* [Data lines]:

------------

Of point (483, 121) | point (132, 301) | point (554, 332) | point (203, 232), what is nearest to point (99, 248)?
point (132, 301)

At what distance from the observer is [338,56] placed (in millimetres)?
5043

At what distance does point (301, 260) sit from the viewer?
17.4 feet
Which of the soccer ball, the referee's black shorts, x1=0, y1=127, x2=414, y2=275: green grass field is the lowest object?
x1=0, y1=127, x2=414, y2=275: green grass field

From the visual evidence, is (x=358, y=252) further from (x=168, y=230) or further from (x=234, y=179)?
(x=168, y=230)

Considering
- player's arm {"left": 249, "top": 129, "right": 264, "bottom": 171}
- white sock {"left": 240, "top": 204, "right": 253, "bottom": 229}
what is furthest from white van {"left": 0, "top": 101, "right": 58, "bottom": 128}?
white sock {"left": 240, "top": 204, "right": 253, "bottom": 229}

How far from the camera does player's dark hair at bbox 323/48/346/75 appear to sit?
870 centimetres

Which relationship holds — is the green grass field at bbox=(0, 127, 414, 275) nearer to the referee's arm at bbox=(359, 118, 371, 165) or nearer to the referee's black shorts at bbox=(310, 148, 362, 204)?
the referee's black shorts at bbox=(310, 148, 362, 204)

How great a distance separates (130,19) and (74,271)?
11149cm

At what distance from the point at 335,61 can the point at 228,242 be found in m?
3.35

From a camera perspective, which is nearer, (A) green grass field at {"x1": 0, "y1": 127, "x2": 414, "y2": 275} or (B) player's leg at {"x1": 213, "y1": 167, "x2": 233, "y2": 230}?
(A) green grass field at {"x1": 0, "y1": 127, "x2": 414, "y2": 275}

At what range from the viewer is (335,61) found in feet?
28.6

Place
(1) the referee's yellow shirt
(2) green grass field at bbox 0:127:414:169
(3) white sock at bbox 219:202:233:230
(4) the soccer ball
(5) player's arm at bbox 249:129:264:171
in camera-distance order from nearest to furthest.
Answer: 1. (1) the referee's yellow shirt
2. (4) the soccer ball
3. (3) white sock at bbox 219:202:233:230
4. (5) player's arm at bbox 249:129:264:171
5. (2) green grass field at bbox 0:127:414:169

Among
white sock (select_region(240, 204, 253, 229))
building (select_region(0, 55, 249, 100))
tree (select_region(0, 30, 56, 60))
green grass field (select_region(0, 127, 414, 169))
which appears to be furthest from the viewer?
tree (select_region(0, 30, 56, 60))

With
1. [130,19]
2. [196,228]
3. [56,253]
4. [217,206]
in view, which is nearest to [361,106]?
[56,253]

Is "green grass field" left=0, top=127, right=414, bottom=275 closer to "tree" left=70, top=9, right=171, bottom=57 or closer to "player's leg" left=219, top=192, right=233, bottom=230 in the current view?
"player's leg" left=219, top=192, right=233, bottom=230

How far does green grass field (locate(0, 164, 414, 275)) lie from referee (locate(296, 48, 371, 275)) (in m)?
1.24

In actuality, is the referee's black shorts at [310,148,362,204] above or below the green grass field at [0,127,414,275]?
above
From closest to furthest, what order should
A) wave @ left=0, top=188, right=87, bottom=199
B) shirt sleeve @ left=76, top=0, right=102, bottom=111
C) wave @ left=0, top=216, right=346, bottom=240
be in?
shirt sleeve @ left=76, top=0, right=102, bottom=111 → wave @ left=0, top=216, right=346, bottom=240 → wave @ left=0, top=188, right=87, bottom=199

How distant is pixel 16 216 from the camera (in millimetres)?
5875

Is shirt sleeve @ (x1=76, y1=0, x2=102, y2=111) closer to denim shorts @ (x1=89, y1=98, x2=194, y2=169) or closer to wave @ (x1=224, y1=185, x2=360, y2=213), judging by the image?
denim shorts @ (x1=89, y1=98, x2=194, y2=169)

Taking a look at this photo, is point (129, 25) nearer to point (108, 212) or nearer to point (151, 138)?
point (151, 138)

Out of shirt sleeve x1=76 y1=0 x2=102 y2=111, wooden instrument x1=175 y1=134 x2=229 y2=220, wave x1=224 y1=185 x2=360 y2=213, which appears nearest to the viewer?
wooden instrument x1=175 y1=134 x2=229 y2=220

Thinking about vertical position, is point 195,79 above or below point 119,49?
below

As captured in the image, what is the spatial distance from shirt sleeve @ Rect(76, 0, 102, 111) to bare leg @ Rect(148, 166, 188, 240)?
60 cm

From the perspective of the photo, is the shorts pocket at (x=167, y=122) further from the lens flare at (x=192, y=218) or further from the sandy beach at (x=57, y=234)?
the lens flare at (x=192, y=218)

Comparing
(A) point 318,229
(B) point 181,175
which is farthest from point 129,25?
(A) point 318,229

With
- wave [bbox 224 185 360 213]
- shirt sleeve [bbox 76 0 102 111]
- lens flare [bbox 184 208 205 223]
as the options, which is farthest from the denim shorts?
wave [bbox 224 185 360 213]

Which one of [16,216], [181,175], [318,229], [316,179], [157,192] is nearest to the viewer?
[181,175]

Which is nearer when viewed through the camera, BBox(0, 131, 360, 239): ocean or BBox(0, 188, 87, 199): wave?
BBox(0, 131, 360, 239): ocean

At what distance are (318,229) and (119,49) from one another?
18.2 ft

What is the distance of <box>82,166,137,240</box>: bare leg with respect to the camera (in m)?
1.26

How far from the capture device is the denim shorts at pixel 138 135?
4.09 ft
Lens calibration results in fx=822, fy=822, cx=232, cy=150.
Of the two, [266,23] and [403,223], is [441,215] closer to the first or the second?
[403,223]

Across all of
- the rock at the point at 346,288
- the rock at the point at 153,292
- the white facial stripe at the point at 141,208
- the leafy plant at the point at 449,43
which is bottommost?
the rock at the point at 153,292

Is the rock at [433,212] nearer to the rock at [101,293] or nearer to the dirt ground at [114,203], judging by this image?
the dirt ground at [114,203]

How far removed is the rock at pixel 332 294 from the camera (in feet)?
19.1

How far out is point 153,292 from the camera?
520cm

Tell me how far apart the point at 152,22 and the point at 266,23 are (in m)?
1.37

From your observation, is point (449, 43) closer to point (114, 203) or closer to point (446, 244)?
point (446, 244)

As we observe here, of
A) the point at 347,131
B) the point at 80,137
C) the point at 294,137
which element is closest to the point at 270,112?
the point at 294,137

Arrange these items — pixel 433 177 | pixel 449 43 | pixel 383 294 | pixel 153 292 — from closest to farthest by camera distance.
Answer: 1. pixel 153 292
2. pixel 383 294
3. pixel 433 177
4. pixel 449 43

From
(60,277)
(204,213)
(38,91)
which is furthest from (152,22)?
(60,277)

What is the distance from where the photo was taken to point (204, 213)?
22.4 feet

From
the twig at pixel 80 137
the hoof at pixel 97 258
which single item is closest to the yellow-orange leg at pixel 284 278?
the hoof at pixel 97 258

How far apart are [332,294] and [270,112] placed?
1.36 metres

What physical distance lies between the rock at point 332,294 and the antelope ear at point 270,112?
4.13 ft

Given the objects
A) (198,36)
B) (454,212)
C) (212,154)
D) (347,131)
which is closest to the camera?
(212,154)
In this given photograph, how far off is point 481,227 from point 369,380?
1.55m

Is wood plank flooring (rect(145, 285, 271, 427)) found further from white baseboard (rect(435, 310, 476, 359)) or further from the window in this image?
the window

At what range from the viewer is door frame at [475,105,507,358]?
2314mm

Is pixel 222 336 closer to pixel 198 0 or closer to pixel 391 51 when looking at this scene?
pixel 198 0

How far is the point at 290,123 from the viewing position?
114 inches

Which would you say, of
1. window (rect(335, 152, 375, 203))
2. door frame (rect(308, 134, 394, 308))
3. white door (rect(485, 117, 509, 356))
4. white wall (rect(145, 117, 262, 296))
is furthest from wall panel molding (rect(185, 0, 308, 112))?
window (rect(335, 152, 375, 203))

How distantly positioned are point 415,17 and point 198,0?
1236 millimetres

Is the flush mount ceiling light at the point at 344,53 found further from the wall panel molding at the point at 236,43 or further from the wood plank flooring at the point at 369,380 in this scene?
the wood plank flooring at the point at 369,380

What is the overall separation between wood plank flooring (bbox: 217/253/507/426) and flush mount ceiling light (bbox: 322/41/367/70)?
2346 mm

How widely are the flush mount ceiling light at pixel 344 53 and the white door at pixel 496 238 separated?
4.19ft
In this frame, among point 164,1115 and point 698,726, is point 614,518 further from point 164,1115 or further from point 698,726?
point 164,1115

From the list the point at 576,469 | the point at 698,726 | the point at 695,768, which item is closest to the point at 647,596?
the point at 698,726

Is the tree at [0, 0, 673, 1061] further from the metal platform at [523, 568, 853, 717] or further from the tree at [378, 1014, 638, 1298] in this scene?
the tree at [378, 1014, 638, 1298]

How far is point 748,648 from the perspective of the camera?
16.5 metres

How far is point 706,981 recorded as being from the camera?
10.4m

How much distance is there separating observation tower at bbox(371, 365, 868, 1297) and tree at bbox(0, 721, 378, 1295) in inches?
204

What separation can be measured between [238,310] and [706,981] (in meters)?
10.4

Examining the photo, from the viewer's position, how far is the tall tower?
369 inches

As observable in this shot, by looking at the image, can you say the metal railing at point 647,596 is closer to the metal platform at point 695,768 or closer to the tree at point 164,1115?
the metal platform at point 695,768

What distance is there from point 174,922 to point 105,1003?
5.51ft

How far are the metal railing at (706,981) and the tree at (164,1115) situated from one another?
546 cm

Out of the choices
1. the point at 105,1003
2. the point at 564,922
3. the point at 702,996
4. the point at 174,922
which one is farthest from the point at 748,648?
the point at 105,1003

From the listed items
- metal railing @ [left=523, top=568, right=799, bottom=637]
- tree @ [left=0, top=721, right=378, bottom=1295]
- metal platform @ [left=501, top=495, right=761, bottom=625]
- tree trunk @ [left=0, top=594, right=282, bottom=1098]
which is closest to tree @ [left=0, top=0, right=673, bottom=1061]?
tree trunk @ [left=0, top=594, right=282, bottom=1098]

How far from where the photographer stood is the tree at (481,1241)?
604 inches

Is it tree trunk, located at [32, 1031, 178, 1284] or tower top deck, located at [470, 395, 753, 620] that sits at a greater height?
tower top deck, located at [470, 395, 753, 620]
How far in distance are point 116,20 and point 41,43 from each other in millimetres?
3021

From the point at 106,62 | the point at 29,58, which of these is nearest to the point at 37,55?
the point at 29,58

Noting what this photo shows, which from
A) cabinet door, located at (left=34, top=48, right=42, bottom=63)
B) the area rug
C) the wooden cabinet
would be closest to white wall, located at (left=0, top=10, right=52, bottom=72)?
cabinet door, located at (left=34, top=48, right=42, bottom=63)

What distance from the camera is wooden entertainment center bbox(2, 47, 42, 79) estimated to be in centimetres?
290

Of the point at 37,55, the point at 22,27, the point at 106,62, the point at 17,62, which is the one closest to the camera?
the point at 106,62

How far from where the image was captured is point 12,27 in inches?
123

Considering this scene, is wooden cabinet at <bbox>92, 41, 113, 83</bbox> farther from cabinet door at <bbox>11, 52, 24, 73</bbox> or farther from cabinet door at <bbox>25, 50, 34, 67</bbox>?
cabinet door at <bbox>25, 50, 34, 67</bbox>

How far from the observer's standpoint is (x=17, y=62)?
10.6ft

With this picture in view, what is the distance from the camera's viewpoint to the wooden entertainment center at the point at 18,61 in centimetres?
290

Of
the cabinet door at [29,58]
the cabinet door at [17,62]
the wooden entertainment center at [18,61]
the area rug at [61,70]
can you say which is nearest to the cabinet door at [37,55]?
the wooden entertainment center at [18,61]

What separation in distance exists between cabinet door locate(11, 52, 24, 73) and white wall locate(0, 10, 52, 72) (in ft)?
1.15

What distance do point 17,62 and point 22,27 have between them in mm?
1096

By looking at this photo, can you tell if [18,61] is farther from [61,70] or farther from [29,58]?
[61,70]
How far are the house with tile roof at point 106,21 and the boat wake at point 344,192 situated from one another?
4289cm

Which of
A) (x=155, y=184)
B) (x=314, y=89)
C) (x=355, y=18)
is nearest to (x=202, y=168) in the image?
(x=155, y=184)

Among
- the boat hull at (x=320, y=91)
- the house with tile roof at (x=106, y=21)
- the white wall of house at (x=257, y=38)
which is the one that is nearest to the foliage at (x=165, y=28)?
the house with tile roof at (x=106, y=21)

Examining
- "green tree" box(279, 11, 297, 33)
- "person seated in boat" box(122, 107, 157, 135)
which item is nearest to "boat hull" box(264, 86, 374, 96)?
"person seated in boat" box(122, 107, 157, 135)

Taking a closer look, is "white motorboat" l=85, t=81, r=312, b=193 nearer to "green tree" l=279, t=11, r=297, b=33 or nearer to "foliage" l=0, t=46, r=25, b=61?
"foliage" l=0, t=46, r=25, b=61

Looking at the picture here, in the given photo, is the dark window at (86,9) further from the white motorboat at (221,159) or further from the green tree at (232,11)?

------------

* [What is needed]:
Format the stretch from the line containing "How far are the house" through the last line of the entries as a numbered list, and leave out the blank lines.

* [Expected answer]:
1. How far are the house with tile roof at point 106,21 and the boat wake at point 344,192 situated from one another?
2. 4289cm
3. Which of
4. A) (x=155, y=184)
5. B) (x=314, y=89)
6. C) (x=355, y=18)
7. is nearest to (x=202, y=168) in the image?
8. (x=155, y=184)
9. Among
10. - the boat hull at (x=320, y=91)
11. - the house with tile roof at (x=106, y=21)
12. - the white wall of house at (x=257, y=38)
13. which is the one that is nearest to the foliage at (x=165, y=28)?
14. the house with tile roof at (x=106, y=21)
15. Examining
16. - "green tree" box(279, 11, 297, 33)
17. - "person seated in boat" box(122, 107, 157, 135)
18. which item is nearest to "boat hull" box(264, 86, 374, 96)?
19. "person seated in boat" box(122, 107, 157, 135)
20. Taking a closer look, is "white motorboat" l=85, t=81, r=312, b=193 nearer to "green tree" l=279, t=11, r=297, b=33 or nearer to "foliage" l=0, t=46, r=25, b=61?
21. "foliage" l=0, t=46, r=25, b=61
22. Looking at the picture here, in the given photo, is the dark window at (86,9) further from the white motorboat at (221,159) or further from the green tree at (232,11)?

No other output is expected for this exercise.